Node Classification with GAT¶

In this guide we use a pre-built Graph Attention Network(GAT) model to classify nodes in the Cora dataset. Readers can expect an understanding of the DeepGNN experiment flow and details on model design.

Cora Dataset¶

The Cora dataset consists of 2708 scientific publications represented as nodes interconnected by 5429 reference links represented as edges. Each paper is described by a binary mask for 1433 pertinent dictionary words and an integer in {0..6} representing its type. First we download the Cora dataset and convert it to a valid binary representation via our built-in Cora downloader.

>>> from deepgnn.graph_engine.data.citation import Cora
>>> Cora("/tmp/cora/")
<deepgnn.graph_engine.data.citation.Cora object at 0x...>

GAT Model¶

Using this Graph Attention Network, we can accurately predict which category a specific paper belongs to based on its dictionary and the dictionaries of papers it references. This model leverages masked self-attentional layers to address the shortcomings of graph convolution based models. By stacking layers in which nodes are able to attend over their neighborhoods features, we enable the model to specify different weights to different nodes in a neighborhood, without requiring any kind of costly matrix operation (such as inversion) or the knowledge of the graph structure up front.

Paper, author’s code.

Data provided

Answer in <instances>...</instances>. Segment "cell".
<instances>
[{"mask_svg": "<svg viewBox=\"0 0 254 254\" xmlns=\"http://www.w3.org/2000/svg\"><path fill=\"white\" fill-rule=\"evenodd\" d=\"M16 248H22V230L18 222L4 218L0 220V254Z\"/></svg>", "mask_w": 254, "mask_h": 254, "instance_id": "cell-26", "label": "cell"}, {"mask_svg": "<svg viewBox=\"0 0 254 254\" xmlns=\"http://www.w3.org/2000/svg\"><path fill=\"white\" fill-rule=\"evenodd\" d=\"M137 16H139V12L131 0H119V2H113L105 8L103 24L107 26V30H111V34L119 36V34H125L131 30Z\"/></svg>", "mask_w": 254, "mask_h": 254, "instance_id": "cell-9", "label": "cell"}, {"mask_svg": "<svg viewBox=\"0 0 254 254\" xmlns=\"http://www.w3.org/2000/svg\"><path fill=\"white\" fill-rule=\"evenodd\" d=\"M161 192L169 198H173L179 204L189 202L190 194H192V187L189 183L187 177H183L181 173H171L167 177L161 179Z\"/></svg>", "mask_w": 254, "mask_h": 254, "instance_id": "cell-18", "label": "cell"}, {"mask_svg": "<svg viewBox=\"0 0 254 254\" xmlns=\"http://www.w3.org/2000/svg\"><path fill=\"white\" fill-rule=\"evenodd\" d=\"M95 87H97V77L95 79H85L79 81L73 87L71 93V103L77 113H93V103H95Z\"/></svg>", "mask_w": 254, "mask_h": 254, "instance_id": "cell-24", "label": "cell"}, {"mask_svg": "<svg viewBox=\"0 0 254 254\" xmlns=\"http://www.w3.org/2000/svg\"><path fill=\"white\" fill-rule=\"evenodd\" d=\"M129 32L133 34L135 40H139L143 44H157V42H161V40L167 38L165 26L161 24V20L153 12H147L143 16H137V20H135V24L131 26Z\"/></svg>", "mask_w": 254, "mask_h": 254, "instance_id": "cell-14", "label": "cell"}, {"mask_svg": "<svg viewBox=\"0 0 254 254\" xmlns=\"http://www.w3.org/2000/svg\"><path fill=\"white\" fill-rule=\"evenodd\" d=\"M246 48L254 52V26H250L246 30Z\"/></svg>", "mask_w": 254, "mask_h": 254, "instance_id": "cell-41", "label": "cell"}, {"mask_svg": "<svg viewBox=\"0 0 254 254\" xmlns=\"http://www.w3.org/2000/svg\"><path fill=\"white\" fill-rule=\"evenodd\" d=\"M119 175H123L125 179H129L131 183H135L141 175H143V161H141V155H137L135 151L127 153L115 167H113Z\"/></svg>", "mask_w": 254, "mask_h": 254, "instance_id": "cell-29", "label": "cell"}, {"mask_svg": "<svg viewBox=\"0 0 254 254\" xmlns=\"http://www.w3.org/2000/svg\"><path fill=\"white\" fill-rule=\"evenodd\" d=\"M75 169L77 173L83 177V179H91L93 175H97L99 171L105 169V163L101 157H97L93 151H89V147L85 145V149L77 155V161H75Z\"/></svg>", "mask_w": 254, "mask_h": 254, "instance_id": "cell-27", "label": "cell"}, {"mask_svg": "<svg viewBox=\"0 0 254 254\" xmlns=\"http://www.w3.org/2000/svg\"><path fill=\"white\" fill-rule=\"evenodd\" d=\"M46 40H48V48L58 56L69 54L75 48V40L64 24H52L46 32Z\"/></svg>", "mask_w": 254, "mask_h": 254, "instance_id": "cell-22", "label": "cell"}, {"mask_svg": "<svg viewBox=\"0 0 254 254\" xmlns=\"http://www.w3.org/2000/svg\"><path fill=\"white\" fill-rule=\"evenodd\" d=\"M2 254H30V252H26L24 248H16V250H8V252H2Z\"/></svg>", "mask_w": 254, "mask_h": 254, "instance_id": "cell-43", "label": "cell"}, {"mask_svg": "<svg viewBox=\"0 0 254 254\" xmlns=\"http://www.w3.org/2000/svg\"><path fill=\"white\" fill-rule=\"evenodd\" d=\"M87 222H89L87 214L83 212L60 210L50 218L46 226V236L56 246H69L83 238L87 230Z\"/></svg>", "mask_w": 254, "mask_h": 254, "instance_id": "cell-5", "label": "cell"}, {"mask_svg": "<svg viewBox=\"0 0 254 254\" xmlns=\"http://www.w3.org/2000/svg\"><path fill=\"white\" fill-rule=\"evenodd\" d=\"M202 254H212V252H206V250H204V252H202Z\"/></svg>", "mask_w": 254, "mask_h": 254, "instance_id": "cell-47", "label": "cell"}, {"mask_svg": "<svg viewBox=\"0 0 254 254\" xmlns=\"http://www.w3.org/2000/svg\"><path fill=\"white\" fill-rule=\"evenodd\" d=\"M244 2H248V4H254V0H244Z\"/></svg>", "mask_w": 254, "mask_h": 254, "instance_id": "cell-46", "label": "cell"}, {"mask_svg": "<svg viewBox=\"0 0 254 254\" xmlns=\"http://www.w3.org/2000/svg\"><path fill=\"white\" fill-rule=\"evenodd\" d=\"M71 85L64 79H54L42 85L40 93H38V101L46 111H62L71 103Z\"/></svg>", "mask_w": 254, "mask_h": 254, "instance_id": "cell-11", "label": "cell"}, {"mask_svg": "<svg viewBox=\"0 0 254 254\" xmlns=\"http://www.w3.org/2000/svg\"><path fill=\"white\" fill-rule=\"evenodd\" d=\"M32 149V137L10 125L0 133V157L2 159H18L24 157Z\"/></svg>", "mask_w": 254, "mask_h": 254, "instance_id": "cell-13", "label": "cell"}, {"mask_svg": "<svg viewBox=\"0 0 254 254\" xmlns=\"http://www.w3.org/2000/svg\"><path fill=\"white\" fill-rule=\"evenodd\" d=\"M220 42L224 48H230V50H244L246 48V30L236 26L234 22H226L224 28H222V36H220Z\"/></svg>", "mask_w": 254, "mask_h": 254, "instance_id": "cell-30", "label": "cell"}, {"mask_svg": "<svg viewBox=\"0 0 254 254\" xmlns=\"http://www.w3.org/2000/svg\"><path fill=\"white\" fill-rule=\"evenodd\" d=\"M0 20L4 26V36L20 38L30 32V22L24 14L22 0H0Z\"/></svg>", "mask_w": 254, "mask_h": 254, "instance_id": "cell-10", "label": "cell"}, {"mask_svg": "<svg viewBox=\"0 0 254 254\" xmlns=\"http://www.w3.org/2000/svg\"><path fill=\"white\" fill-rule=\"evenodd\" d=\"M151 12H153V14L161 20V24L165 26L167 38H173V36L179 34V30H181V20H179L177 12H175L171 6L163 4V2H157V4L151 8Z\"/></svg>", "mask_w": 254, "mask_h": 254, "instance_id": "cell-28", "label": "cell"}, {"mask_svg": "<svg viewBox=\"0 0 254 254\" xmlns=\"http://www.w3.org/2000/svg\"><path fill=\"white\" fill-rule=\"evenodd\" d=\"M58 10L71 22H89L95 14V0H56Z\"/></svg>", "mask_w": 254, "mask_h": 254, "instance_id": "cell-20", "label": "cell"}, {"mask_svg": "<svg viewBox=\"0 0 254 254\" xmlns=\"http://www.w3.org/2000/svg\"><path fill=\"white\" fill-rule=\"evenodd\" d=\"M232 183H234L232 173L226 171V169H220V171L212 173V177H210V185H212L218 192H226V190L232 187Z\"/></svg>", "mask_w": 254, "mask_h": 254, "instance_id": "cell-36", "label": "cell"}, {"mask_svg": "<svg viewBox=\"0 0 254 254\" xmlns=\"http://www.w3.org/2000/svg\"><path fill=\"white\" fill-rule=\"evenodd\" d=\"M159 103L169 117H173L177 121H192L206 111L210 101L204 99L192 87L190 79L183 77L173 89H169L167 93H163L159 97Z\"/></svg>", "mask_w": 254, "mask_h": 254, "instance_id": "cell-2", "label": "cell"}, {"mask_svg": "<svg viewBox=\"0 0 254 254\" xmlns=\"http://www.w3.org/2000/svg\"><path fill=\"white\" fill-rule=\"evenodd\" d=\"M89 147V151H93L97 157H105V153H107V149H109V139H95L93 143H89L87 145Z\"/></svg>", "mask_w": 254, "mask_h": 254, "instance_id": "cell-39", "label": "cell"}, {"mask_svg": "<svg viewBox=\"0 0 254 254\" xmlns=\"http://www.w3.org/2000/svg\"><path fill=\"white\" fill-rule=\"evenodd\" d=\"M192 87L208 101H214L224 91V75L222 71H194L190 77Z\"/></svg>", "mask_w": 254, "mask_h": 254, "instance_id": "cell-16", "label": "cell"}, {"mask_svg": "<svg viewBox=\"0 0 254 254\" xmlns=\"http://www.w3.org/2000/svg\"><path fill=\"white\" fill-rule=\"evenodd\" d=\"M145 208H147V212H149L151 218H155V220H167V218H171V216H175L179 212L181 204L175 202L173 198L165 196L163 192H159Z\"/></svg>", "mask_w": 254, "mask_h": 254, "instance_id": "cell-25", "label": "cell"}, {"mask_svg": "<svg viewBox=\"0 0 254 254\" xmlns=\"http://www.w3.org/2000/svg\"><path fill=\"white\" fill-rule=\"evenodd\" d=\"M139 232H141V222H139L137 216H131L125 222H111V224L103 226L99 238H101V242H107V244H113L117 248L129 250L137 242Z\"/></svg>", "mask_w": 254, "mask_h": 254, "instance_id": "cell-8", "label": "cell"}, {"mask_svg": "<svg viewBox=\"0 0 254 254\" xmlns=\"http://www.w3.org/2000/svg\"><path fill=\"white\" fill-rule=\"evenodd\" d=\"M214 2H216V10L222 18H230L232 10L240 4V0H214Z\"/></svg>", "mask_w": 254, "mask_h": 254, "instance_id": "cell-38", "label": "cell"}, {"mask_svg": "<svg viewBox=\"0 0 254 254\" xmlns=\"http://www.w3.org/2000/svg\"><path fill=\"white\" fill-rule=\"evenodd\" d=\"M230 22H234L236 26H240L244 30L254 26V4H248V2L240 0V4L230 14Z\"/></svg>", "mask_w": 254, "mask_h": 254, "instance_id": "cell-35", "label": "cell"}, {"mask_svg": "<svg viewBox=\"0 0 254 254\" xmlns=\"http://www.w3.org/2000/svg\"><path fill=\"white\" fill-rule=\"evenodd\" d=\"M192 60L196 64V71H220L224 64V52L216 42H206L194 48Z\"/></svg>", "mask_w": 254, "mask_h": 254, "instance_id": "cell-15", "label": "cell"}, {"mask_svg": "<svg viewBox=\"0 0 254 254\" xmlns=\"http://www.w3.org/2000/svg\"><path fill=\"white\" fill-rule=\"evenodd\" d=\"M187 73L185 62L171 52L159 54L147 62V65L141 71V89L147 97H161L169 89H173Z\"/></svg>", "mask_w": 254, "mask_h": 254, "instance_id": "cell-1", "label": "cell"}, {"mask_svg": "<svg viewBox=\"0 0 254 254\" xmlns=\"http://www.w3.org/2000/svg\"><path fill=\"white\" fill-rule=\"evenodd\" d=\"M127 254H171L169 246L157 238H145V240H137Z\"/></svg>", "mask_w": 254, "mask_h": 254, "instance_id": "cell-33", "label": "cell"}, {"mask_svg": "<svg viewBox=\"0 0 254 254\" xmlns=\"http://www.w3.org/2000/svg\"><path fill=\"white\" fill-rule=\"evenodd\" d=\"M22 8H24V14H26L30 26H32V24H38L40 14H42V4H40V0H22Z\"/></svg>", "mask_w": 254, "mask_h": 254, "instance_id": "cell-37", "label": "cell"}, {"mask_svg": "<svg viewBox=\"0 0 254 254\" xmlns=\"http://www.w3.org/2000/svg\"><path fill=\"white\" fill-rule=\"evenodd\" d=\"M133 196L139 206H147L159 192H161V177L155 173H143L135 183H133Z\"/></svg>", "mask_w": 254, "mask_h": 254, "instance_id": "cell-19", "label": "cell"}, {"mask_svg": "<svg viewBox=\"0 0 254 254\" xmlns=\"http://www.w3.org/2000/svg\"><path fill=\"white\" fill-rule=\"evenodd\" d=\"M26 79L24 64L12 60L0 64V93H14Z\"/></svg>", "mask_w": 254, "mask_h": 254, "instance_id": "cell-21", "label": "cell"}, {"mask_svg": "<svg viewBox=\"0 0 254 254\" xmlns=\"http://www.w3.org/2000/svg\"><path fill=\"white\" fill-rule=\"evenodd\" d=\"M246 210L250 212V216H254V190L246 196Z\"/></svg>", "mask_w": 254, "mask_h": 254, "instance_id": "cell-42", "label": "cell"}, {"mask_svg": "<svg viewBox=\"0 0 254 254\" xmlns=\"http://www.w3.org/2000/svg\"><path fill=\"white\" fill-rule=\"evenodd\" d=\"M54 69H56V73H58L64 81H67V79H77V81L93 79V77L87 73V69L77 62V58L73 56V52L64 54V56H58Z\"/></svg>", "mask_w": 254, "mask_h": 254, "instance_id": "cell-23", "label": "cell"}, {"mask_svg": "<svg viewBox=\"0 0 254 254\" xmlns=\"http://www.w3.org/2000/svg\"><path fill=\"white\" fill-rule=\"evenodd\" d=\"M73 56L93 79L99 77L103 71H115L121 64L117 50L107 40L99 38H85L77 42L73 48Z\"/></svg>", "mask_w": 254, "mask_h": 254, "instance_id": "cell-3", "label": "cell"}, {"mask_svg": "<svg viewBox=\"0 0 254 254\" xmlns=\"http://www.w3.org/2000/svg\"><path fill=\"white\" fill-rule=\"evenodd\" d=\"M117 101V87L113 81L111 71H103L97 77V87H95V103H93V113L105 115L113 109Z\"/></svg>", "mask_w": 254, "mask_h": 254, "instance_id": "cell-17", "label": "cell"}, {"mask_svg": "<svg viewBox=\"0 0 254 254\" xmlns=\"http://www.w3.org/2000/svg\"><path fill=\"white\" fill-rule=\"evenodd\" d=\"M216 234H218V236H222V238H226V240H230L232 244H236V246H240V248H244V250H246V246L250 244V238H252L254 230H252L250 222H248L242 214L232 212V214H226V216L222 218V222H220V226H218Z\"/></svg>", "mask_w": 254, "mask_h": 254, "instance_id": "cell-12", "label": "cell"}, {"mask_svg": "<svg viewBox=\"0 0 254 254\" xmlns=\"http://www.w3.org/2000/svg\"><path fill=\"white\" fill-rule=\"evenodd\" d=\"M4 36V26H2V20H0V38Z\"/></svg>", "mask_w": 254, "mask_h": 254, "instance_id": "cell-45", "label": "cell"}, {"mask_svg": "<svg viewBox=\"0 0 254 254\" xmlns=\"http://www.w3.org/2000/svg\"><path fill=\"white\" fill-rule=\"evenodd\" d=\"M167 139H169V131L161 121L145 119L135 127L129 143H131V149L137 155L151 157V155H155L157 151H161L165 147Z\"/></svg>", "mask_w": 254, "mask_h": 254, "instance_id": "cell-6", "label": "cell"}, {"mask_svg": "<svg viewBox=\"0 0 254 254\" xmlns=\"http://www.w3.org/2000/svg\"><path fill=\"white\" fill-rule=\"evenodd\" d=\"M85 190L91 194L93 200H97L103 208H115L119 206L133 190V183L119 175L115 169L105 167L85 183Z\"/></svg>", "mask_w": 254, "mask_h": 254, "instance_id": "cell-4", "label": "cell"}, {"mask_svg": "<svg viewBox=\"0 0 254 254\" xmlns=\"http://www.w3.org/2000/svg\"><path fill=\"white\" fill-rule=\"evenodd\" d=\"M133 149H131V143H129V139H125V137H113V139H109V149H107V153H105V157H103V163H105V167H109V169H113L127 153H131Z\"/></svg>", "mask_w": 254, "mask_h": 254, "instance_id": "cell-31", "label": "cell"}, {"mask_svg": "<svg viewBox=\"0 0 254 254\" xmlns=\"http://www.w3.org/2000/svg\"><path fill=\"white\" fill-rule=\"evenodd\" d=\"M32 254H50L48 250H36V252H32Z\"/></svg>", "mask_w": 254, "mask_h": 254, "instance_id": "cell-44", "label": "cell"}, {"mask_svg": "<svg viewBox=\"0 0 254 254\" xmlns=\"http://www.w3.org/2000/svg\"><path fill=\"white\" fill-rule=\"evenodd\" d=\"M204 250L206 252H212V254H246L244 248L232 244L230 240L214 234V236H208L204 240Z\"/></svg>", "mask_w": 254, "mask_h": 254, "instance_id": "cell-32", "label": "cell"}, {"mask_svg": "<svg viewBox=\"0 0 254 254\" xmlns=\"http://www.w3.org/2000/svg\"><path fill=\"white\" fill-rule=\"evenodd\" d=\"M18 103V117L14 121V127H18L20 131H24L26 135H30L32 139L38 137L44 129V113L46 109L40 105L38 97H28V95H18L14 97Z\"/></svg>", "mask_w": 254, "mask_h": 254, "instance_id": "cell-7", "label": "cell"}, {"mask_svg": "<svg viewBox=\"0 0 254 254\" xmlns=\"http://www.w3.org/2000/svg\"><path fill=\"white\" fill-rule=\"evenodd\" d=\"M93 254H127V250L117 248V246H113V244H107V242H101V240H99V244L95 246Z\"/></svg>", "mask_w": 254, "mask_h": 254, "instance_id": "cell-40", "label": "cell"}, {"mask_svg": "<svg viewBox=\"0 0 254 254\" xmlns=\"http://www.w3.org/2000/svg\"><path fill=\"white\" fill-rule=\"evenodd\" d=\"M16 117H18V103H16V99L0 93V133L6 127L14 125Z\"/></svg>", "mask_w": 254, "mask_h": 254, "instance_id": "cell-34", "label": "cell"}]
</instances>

Required task
Rewrite the GAT guide from "Using this Graph" up to and including "Paper, author’s code.", swapping "costly matrix operation" for "expensive matrix operation".

Written reply
Using this Graph Attention Network, we can accurately predict which category a specific paper belongs to based on its dictionary and the dictionaries of papers it references. This model leverages masked self-attentional layers to address the shortcomings of graph convolution based models. By stacking layers in which nodes are able to attend over their neighborhoods features, we enable the model to specify different weights to different nodes in a neighborhood, without requiring any kind of expensive matrix operation (such as inversion) or the knowledge of the graph structure up front.

Paper, author’s code.